--- Begin Listed entries ---

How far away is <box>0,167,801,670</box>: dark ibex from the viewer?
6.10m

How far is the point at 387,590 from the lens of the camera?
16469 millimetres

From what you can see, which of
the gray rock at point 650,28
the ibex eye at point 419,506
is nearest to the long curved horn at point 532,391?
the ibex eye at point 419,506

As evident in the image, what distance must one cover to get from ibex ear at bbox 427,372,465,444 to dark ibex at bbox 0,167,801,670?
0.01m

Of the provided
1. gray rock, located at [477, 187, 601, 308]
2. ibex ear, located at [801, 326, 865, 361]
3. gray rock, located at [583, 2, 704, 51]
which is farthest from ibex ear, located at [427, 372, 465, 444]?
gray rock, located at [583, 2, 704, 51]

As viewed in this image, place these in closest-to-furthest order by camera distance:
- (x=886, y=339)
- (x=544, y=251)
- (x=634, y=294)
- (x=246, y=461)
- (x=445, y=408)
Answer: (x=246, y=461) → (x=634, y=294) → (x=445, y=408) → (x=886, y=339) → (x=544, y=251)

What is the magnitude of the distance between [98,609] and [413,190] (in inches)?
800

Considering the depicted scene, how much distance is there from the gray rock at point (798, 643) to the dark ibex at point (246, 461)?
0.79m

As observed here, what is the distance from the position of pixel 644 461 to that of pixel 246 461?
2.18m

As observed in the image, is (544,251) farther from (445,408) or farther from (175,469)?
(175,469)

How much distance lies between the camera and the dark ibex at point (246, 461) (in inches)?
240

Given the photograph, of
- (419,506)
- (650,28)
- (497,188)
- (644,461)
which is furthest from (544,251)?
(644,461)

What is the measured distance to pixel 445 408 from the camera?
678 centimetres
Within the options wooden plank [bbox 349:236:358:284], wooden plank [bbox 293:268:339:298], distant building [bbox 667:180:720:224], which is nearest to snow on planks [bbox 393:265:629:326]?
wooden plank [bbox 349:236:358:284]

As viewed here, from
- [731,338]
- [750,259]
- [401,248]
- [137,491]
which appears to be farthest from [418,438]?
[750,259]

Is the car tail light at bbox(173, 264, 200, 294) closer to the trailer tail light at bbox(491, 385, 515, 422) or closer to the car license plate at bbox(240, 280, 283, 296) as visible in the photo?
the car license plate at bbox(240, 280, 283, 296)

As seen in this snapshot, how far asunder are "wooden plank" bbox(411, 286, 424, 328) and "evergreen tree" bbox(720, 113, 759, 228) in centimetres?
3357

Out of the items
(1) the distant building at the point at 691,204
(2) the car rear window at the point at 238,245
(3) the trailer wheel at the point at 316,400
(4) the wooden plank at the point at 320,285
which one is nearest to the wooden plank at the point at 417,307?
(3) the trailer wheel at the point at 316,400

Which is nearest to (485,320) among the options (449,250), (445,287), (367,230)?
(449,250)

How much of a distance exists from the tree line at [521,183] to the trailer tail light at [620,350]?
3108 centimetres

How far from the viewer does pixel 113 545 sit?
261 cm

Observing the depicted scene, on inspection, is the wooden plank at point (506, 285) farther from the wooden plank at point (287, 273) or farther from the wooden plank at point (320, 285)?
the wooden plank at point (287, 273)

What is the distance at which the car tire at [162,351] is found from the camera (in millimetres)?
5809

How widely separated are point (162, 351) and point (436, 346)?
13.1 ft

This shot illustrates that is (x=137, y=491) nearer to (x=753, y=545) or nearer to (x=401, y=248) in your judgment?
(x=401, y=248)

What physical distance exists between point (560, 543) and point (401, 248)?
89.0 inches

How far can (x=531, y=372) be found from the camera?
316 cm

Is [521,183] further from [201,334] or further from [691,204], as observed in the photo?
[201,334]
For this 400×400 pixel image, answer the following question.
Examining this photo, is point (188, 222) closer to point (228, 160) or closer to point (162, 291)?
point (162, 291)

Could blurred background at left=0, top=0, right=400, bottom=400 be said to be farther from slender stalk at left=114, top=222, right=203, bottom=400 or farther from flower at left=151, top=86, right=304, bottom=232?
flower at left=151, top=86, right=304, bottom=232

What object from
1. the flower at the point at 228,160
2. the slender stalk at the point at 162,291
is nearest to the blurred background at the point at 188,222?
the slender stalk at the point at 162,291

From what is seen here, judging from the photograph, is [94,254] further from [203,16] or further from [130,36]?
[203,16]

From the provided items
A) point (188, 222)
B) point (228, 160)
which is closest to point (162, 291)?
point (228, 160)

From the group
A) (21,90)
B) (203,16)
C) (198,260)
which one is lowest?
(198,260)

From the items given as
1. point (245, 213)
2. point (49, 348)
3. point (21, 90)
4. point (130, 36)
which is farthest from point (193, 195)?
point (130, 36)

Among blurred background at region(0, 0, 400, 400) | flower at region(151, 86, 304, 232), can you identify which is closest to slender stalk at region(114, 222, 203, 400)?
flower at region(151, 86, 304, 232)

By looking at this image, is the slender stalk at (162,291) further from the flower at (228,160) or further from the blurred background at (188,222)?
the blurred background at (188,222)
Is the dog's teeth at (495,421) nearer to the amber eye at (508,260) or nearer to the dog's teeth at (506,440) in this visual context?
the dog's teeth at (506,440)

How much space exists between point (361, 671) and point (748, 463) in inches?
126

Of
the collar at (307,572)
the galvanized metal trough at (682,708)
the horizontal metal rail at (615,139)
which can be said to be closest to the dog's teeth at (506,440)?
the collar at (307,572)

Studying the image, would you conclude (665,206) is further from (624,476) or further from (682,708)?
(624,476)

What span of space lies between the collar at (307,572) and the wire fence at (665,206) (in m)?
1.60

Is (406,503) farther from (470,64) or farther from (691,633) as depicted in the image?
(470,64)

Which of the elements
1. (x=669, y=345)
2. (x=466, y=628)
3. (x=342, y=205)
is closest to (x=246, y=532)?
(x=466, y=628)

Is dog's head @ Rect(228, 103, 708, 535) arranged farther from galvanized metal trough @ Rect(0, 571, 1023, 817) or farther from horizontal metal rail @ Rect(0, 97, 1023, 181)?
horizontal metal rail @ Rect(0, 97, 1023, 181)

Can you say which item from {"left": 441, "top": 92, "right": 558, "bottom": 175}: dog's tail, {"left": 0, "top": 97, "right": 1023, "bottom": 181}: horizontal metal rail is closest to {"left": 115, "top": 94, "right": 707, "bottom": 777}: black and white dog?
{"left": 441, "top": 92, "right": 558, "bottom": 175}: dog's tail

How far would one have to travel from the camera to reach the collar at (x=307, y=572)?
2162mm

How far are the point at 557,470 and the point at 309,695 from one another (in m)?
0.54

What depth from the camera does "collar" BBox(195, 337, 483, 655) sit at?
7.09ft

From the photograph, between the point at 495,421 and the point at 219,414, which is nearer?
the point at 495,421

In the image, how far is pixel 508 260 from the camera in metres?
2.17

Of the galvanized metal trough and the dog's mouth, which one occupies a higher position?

--- End Listed entries ---

Copy out, word for word, the lines of the records from the one containing "Is dog's head" through the end of the records, including both of those lines.

▸ Task output:
Is dog's head @ Rect(228, 103, 708, 535) arranged farther from galvanized metal trough @ Rect(0, 571, 1023, 817) or farther from horizontal metal rail @ Rect(0, 97, 1023, 181)?
horizontal metal rail @ Rect(0, 97, 1023, 181)

Can you say which item from {"left": 441, "top": 92, "right": 558, "bottom": 175}: dog's tail, {"left": 0, "top": 97, "right": 1023, "bottom": 181}: horizontal metal rail is closest to {"left": 115, "top": 94, "right": 707, "bottom": 777}: black and white dog?
{"left": 441, "top": 92, "right": 558, "bottom": 175}: dog's tail

How far would one have to travel from the camera to reach the collar at (x=307, y=572)?
2162mm

How far are the point at 557,470 and the point at 309,695 from one another (in m)?
0.54

What depth from the camera does "collar" BBox(195, 337, 483, 655) sit at?
7.09ft

From the photograph, between the point at 495,421 and the point at 219,414, which is nearer?
the point at 495,421

In the image, how far is pixel 508 260 from the camera in metres?
2.17

Of the galvanized metal trough and the dog's mouth, which one occupies a higher position?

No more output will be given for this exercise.